[Source data]
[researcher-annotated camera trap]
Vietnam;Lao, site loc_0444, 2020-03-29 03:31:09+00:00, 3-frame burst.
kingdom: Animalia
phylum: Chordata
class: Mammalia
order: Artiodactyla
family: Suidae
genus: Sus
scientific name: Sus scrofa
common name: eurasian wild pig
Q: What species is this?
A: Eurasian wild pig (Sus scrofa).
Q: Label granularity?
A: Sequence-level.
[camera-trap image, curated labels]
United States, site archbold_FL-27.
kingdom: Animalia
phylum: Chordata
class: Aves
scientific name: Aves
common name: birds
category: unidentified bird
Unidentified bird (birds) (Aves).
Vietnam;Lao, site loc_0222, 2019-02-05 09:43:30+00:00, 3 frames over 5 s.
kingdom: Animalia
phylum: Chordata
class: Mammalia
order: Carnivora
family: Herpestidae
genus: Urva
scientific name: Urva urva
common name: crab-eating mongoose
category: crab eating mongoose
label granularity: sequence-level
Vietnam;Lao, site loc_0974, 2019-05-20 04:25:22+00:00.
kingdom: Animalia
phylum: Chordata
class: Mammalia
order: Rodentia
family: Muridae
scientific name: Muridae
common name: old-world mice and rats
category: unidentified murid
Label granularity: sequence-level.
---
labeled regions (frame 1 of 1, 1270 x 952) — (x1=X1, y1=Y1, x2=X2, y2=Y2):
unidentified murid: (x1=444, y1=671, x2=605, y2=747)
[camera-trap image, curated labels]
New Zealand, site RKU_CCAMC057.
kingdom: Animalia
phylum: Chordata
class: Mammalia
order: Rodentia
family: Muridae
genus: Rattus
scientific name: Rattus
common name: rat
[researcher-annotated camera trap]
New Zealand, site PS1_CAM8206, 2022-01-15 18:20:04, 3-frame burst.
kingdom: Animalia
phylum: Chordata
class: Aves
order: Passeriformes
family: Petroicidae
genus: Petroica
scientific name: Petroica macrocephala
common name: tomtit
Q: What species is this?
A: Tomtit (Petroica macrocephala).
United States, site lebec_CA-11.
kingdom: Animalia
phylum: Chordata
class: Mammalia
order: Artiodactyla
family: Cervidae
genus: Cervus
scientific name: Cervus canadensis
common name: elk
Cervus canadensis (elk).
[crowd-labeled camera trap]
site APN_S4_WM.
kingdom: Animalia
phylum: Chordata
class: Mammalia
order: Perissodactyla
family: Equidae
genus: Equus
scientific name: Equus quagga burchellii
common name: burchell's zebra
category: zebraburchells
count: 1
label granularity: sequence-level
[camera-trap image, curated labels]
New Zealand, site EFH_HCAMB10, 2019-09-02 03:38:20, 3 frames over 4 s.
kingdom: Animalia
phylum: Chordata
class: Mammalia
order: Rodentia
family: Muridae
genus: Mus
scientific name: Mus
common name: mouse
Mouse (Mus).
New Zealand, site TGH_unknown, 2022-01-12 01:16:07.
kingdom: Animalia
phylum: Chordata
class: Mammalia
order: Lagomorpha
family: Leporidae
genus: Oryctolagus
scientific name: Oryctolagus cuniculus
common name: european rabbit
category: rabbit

> Exercise requirements
Copy out all of the lines above exactly.

> Your response
[researcher-annotated camera trap]
Vietnam;Lao, site loc_0444, 2020-03-29 03:31:09+00:00, 3-frame burst.
kingdom: Animalia
phylum: Chordata
class: Mammalia
order: Artiodactyla
family: Suidae
genus: Sus
scientific name: Sus scrofa
common name: eurasian wild pig
Q: What species is this?
A: Eurasian wild pig (Sus scrofa).
Q: Label granularity?
A: Sequence-level.
[camera-trap image, curated labels]
United States, site archbold_FL-27.
kingdom: Animalia
phylum: Chordata
class: Aves
scientific name: Aves
common name: birds
category: unidentified bird
Unidentified bird (birds) (Aves).
Vietnam;Lao, site loc_0222, 2019-02-05 09:43:30+00:00, 3 frames over 5 s.
kingdom: Animalia
phylum: Chordata
class: Mammalia
order: Carnivora
family: Herpestidae
genus: Urva
scientific name: Urva urva
common name: crab-eating mongoose
category: crab eating mongoose
label granularity: sequence-level
Vietnam;Lao, site loc_0974, 2019-05-20 04:25:22+00:00.
kingdom: Animalia
phylum: Chordata
class: Mammalia
order: Rodentia
family: Muridae
scientific name: Muridae
common name: old-world mice and rats
category: unidentified murid
Label granularity: sequence-level.
---
labeled regions (frame 1 of 1, 1270 x 952) — (x1=X1, y1=Y1, x2=X2, y2=Y2):
unidentified murid: (x1=444, y1=671, x2=605, y2=747)
[camera-trap image, curated labels]
New Zealand, site RKU_CCAMC057.
kingdom: Animalia
phylum: Chordata
class: Mammalia
order: Rodentia
family: Muridae
genus: Rattus
scientific name: Rattus
common name: rat
[researcher-annotated camera trap]
New Zealand, site PS1_CAM8206, 2022-01-15 18:20:04, 3-frame burst.
kingdom: Animalia
phylum: Chordata
class: Aves
order: Passeriformes
family: Petroicidae
genus: Petroica
scientific name: Petroica macrocephala
common name: tomtit
Q: What species is this?
A: Tomtit (Petroica macrocephala).
United States, site lebec_CA-11.
kingdom: Animalia
phylum: Chordata
class: Mammalia
order: Artiodactyla
family: Cervidae
genus: Cervus
scientific name: Cervus canadensis
common name: elk
Cervus canadensis (elk).
[crowd-labeled camera trap]
site APN_S4_WM.
kingdom: Animalia
phylum: Chordata
class: Mammalia
order: Perissodactyla
family: Equidae
genus: Equus
scientific name: Equus quagga burchellii
common name: burchell's zebra
category: zebraburchells
count: 1
label granularity: sequence-level
[camera-trap image, curated labels]
New Zealand, site EFH_HCAMB10, 2019-09-02 03:38:20, 3 frames over 4 s.
kingdom: Animalia
phylum: Chordata
class: Mammalia
order: Rodentia
family: Muridae
genus: Mus
scientific name: Mus
common name: mouse
Mouse (Mus).
New Zealand, site TGH_unknown, 2022-01-12 01:16:07.
kingdom: Animalia
phylum: Chordata
class: Mammalia
order: Lagomorpha
family: Leporidae
genus: Oryctolagus
scientific name: Oryctolagus cuniculus
common name: european rabbit
category: rabbit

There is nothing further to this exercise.